Problem: Lay out every line of the records below as a numbered list, leaving out the blank lines.

Given records:

____

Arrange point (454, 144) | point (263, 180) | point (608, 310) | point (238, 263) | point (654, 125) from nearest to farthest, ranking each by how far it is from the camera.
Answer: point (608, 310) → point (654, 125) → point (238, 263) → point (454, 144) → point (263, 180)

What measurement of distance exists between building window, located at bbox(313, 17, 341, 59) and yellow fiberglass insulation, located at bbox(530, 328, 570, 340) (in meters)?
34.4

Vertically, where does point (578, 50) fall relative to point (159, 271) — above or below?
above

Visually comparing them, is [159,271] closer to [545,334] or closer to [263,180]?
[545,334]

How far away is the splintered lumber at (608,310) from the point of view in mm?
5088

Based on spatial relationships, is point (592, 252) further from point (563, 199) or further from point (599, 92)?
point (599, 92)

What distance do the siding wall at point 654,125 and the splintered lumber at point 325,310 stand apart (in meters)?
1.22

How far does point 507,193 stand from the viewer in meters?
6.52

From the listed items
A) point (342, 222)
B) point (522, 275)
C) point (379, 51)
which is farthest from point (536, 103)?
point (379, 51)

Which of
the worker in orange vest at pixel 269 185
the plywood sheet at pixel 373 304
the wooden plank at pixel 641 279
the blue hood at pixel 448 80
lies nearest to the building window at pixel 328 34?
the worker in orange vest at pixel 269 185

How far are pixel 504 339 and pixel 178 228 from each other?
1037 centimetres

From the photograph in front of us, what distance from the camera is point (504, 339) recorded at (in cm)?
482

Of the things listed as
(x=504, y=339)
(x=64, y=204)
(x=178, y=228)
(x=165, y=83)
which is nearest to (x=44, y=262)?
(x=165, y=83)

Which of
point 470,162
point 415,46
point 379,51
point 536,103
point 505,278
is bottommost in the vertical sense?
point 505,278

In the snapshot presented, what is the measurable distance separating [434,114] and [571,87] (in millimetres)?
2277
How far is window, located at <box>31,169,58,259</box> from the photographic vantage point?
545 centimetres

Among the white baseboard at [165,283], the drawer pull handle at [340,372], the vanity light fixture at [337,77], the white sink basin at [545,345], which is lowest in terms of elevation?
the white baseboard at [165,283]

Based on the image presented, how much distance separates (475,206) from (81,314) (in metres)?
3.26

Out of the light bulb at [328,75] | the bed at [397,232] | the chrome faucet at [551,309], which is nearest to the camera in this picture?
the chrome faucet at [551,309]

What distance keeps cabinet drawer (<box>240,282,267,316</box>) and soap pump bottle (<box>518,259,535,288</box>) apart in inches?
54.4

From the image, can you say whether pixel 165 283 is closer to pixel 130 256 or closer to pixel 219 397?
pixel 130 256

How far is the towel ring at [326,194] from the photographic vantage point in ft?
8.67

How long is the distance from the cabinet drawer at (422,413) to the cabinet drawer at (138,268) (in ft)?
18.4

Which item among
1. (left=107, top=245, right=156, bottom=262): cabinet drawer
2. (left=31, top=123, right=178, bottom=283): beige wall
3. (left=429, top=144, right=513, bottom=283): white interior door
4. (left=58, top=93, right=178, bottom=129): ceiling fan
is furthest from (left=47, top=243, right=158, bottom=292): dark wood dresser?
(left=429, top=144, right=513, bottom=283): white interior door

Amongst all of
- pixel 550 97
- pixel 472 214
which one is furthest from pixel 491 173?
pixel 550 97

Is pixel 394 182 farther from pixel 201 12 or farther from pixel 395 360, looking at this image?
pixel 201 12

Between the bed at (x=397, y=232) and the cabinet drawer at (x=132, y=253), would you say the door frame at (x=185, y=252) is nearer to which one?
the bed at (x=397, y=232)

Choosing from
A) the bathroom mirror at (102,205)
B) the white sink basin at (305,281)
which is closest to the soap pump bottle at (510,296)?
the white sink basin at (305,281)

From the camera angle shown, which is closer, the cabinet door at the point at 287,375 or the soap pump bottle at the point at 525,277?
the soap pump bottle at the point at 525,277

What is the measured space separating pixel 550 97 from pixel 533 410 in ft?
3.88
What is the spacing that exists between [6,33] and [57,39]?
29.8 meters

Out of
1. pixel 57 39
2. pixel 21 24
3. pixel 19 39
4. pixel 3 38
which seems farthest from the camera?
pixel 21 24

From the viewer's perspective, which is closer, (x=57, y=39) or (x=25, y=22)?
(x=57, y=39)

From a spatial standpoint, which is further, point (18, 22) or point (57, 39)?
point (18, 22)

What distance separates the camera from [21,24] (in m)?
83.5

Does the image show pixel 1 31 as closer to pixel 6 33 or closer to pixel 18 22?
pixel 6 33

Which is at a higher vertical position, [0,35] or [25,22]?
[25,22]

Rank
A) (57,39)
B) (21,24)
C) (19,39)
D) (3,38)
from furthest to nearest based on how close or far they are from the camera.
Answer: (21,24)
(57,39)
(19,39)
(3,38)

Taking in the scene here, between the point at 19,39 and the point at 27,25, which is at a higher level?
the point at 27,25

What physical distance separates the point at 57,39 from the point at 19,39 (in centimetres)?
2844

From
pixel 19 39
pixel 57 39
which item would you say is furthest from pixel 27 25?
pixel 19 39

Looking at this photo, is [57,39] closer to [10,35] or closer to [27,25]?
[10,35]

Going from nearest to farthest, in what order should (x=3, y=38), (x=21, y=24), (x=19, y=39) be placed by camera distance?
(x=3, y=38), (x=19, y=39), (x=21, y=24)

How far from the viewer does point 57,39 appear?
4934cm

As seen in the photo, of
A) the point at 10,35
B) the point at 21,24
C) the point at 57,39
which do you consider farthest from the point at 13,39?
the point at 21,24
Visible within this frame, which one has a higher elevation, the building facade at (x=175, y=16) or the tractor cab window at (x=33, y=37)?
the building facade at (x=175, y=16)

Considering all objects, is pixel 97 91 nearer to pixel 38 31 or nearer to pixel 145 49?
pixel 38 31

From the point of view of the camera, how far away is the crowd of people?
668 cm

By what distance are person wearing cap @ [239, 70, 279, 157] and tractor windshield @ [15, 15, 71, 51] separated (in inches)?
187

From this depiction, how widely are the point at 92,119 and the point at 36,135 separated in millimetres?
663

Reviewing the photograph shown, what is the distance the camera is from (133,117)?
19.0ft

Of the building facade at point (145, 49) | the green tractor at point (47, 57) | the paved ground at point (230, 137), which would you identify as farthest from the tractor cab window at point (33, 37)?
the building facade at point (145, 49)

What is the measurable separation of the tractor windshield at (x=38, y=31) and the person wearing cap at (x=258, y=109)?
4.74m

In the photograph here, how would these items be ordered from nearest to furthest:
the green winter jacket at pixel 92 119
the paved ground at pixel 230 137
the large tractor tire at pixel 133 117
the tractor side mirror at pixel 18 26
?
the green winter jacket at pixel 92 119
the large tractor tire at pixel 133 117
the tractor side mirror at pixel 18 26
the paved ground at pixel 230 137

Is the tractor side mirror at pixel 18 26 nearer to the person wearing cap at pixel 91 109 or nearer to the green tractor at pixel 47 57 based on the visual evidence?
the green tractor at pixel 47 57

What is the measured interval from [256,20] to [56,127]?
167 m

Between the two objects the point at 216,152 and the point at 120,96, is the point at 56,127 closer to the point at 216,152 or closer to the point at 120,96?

____

Solution:
1. Arrange point (454, 144) | point (263, 180) | point (608, 310) | point (238, 263) | point (654, 125) from nearest to farthest, ranking each by how far it is from the camera.
2. Answer: point (608, 310) → point (654, 125) → point (238, 263) → point (454, 144) → point (263, 180)
3. What measurement of distance exists between building window, located at bbox(313, 17, 341, 59) and yellow fiberglass insulation, located at bbox(530, 328, 570, 340) (in meters)?
4. 34.4
5. Vertically, where does point (578, 50) fall relative to point (159, 271) — above or below?
6. above
7. Visually comparing them, is [159,271] closer to [545,334] or closer to [263,180]?
8. [545,334]
9. How far away is the splintered lumber at (608,310) from the point of view in mm?
10. 5088
11. Based on spatial relationships, is point (592, 252) further from point (563, 199) or further from point (599, 92)?
12. point (599, 92)
13. What distance do the siding wall at point 654,125 and the splintered lumber at point 325,310 stand apart (in meters)?
14. 1.22
15. How far does point 507,193 stand from the viewer in meters?
16. 6.52
17. From the listed items
18. A) point (342, 222)
19. B) point (522, 275)
20. C) point (379, 51)
21. which is farthest from point (536, 103)?
22. point (379, 51)
23. Which of
24. the worker in orange vest at pixel 269 185
25. the plywood sheet at pixel 373 304
26. the wooden plank at pixel 641 279
27. the blue hood at pixel 448 80
28. lies nearest to the building window at pixel 328 34?
29. the worker in orange vest at pixel 269 185
30. How far are pixel 504 339 and pixel 178 228 from each other?
31. 1037 centimetres
32. From the photograph in front of us, what distance from the camera is point (504, 339) recorded at (in cm)?
33. 482
34. Of the things listed as
35. (x=504, y=339)
36. (x=64, y=204)
37. (x=178, y=228)
38. (x=165, y=83)
39. which is nearest to (x=44, y=262)?
40. (x=165, y=83)
41. Which of
42. point 470,162
43. point 415,46
44. point 379,51
45. point 536,103
46. point 505,278
47. is bottommost in the vertical sense?
48. point 505,278
49. In the snapshot presented, what is the measurable distance separating [434,114] and [571,87] (in millimetres)?
50. 2277
51. How far is window, located at <box>31,169,58,259</box> from the photographic vantage point?
52. 545 centimetres
53. Among the white baseboard at [165,283], the drawer pull handle at [340,372], the vanity light fixture at [337,77], the white sink basin at [545,345], which is lowest in terms of elevation?
54. the white baseboard at [165,283]
55. Based on the image presented, how much distance separates (475,206) from (81,314) (in metres)?
56. 3.26
57. Out of the light bulb at [328,75] | the bed at [397,232] | the chrome faucet at [551,309], which is nearest to the camera in this picture?
58. the chrome faucet at [551,309]
59. What distance keeps cabinet drawer (<box>240,282,267,316</box>) and soap pump bottle (<box>518,259,535,288</box>) apart in inches?
60. 54.4
61. From the image, can you say whether pixel 165 283 is closer to pixel 130 256 or closer to pixel 219 397?
62. pixel 130 256
63. How far is the towel ring at [326,194] from the photographic vantage point in ft?
64. 8.67
65. How long is the distance from the cabinet drawer at (422,413) to the cabinet drawer at (138,268) (in ft)?
66. 18.4
67. Which item among
68. 1. (left=107, top=245, right=156, bottom=262): cabinet drawer
69. 2. (left=31, top=123, right=178, bottom=283): beige wall
70. 3. (left=429, top=144, right=513, bottom=283): white interior door
71. 4. (left=58, top=93, right=178, bottom=129): ceiling fan
72. is furthest from (left=47, top=243, right=158, bottom=292): dark wood dresser?
73. (left=429, top=144, right=513, bottom=283): white interior door
74. Amongst all of
75. - pixel 550 97
76. - pixel 472 214
77. which one is furthest from pixel 491 173?
78. pixel 550 97
79. Is pixel 394 182 farther from pixel 201 12 or farther from pixel 395 360, looking at this image?
80. pixel 201 12
81. Between the bed at (x=397, y=232) and the cabinet drawer at (x=132, y=253), would you say the door frame at (x=185, y=252) is nearer to which one?
82. the bed at (x=397, y=232)
83. Choosing from
84. A) the bathroom mirror at (102,205)
85. B) the white sink basin at (305,281)
86. which is closest to the soap pump bottle at (510,296)?
87. the white sink basin at (305,281)
88. From the camera angle shown, which is closer, the cabinet door at the point at 287,375 or the soap pump bottle at the point at 525,277?
89. the soap pump bottle at the point at 525,277
90. What is the measured space separating pixel 550 97 from pixel 533 410 in ft?
91. 3.88
92. What is the spacing that exists between [6,33] and [57,39]?
93. 29.8 meters
94. Out of
95. 1. pixel 57 39
96. 2. pixel 21 24
97. 3. pixel 19 39
98. 4. pixel 3 38
99. which seems farthest from the camera?
100. pixel 21 24
101. From the viewer's perspective, which is closer, (x=57, y=39) or (x=25, y=22)?
102. (x=57, y=39)
103. From a spatial standpoint, which is further, point (18, 22) or point (57, 39)?
104. point (18, 22)
105. What distance separates the camera from [21,24] (in m)?
106. 83.5
107. Does the image show pixel 1 31 as closer to pixel 6 33 or closer to pixel 18 22?
108. pixel 6 33
109. Which is at a higher vertical position, [0,35] or [25,22]?
110. [25,22]
111. Rank
112. A) (57,39)
113. B) (21,24)
114. C) (19,39)
115. D) (3,38)
116. from furthest to nearest based on how close or far they are from the camera.
117. Answer: (21,24)
118. (57,39)
119. (19,39)
120. (3,38)
121. Taking in the scene here, between the point at 19,39 and the point at 27,25, which is at a higher level?
122. the point at 27,25
123. What physical distance separates the point at 57,39 from the point at 19,39 (in centimetres)?
124. 2844
125. From
126. pixel 19 39
127. pixel 57 39
128. which item would you say is furthest from pixel 27 25?
129. pixel 19 39
130. Looking at this photo, is [57,39] closer to [10,35] or closer to [27,25]?
131. [10,35]
132. Going from nearest to farthest, in what order should (x=3, y=38), (x=21, y=24), (x=19, y=39) be placed by camera distance?
133. (x=3, y=38), (x=19, y=39), (x=21, y=24)
134. How far from the viewer does point 57,39 appear?
135. 4934cm
136. As seen in the photo, of
137. A) the point at 10,35
138. B) the point at 21,24
139. C) the point at 57,39
140. which do you consider farthest from the point at 13,39?
141. the point at 21,24
142. Visible within this frame, which one has a higher elevation, the building facade at (x=175, y=16) or the tractor cab window at (x=33, y=37)?
143. the building facade at (x=175, y=16)
144. Considering all objects, is pixel 97 91 nearer to pixel 38 31 or nearer to pixel 145 49?
145. pixel 38 31
146. From the point of view of the camera, how far away is the crowd of people?
147. 668 cm
148. By what distance are person wearing cap @ [239, 70, 279, 157] and tractor windshield @ [15, 15, 71, 51] separated (in inches)?
149. 187
150. From this depiction, how widely are the point at 92,119 and the point at 36,135 separated in millimetres?
151. 663
152. Reviewing the photograph shown, what is the distance the camera is from (133,117)?
153. 19.0ft
154. Of the building facade at point (145, 49) | the green tractor at point (47, 57) | the paved ground at point (230, 137), which would you identify as farthest from the tractor cab window at point (33, 37)?
155. the building facade at point (145, 49)
156. What is the measurable separation of the tractor windshield at (x=38, y=31) and the person wearing cap at (x=258, y=109)?
157. 4.74m
158. In the photograph here, how would these items be ordered from nearest to furthest:
159. the green winter jacket at pixel 92 119
160. the paved ground at pixel 230 137
161. the large tractor tire at pixel 133 117
162. the tractor side mirror at pixel 18 26
163. ?
164. the green winter jacket at pixel 92 119
165. the large tractor tire at pixel 133 117
166. the tractor side mirror at pixel 18 26
167. the paved ground at pixel 230 137
168. Is the tractor side mirror at pixel 18 26 nearer to the person wearing cap at pixel 91 109 or nearer to the green tractor at pixel 47 57 based on the visual evidence?
169. the green tractor at pixel 47 57
170. What is the measured interval from [256,20] to [56,127]?
171. 167 m
172. Between the two objects the point at 216,152 and the point at 120,96, is the point at 56,127 closer to the point at 216,152 or closer to the point at 120,96?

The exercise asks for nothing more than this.